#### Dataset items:
/---

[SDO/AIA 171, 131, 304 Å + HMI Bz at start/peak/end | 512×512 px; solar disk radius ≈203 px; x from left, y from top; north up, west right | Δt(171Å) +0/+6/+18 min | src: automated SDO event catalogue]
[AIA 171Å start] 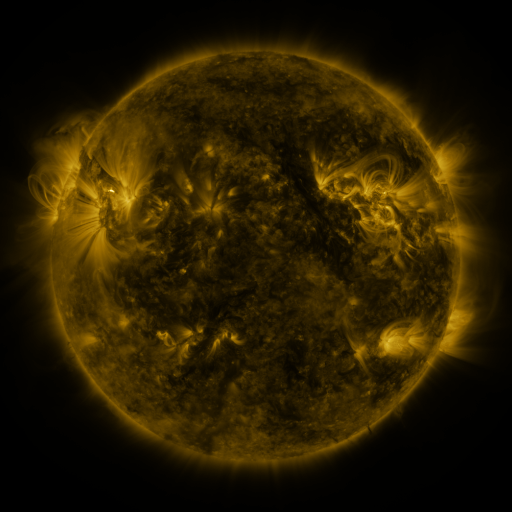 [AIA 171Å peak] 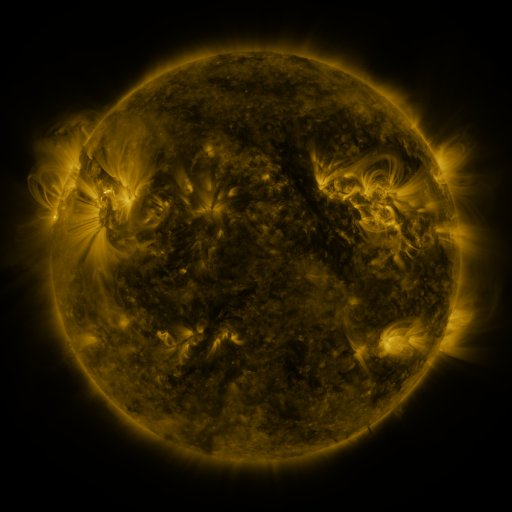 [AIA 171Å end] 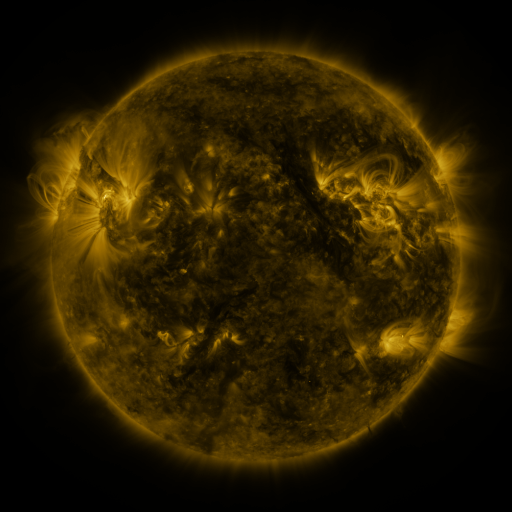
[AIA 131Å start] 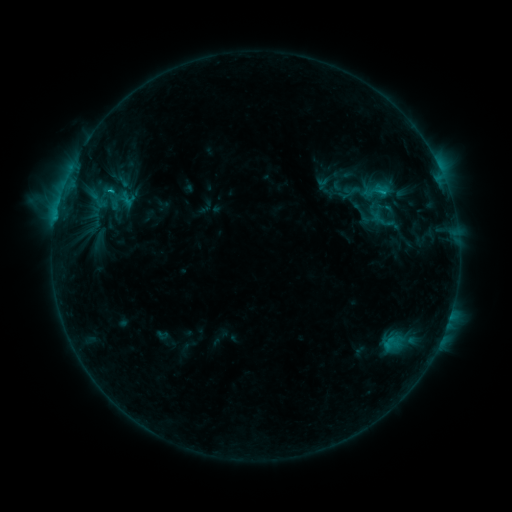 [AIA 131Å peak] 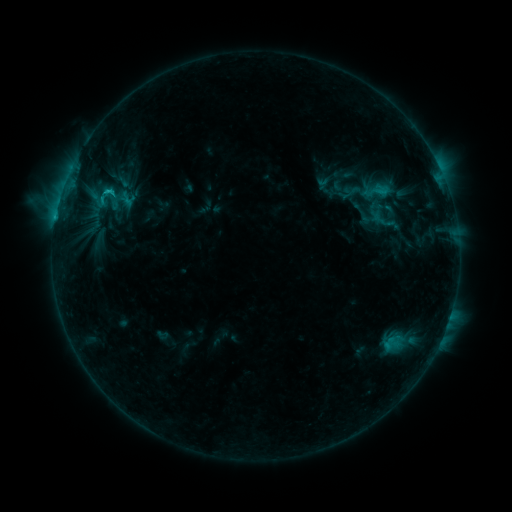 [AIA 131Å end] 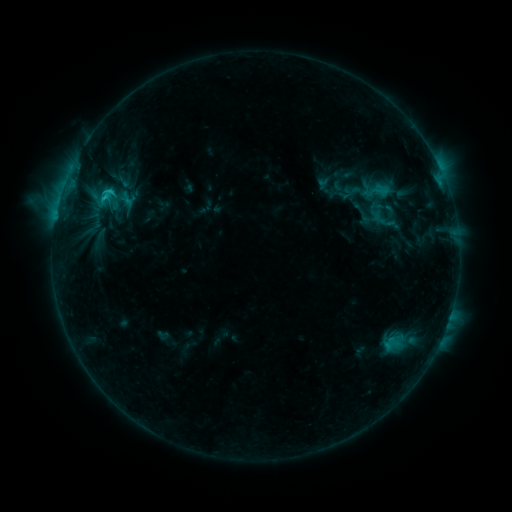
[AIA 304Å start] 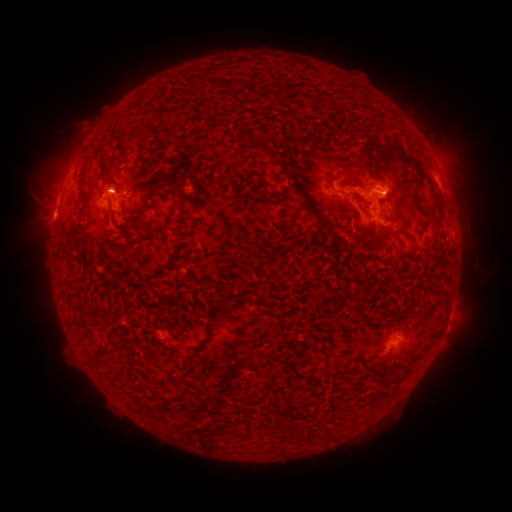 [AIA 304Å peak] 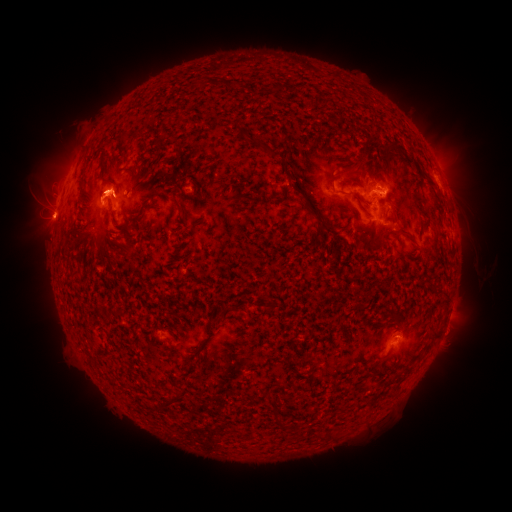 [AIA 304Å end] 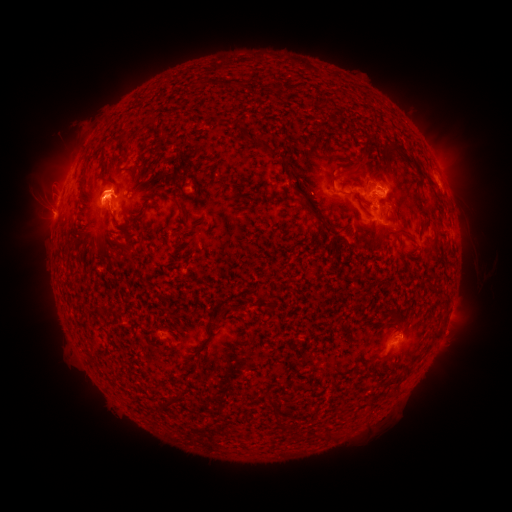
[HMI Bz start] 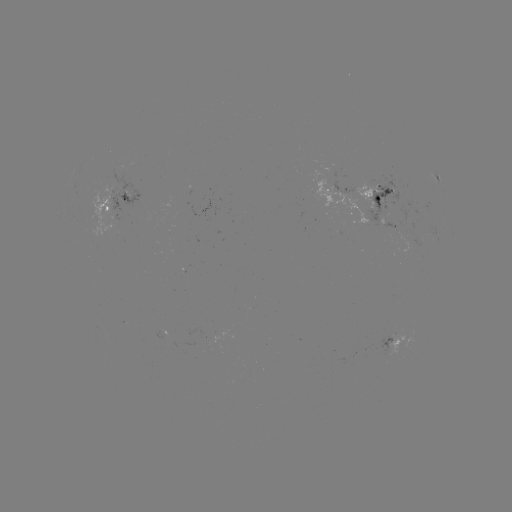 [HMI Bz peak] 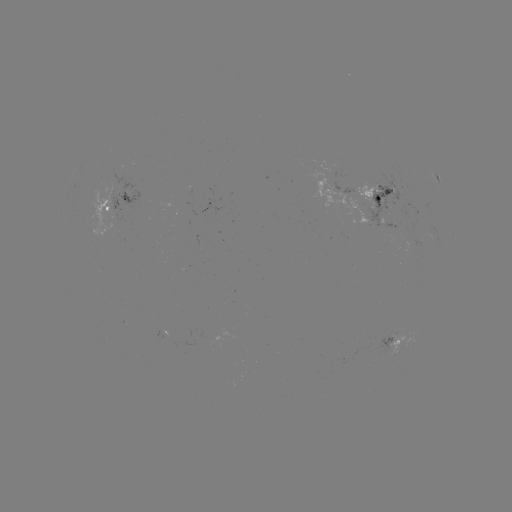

\---

#### SET PROBLEM:
Show each line of the records that contains the word "catalogue". Case counts.

#### ANSWER FOR THE TASK:
[SDO/AIA 171, 131, 304 Å + HMI Bz at start/peak/end | 512×512 px; solar disk radius ≈203 px; x from left, y from top; north up, west right | Δt(171Å) +0/+6/+18 min | src: automated SDO event catalogue]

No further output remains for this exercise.